INSTRUCTION — Copy the text of all the data below word for word, leaving the pictures out.

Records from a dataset
----------
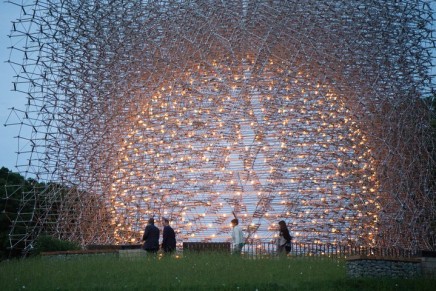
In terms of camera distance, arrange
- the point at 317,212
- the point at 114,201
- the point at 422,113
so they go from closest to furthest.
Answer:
----------
ANSWER TO THE EXERCISE —
In terms of camera distance, arrange
- the point at 317,212
- the point at 114,201
- the point at 422,113
so they go from closest to furthest.
Answer:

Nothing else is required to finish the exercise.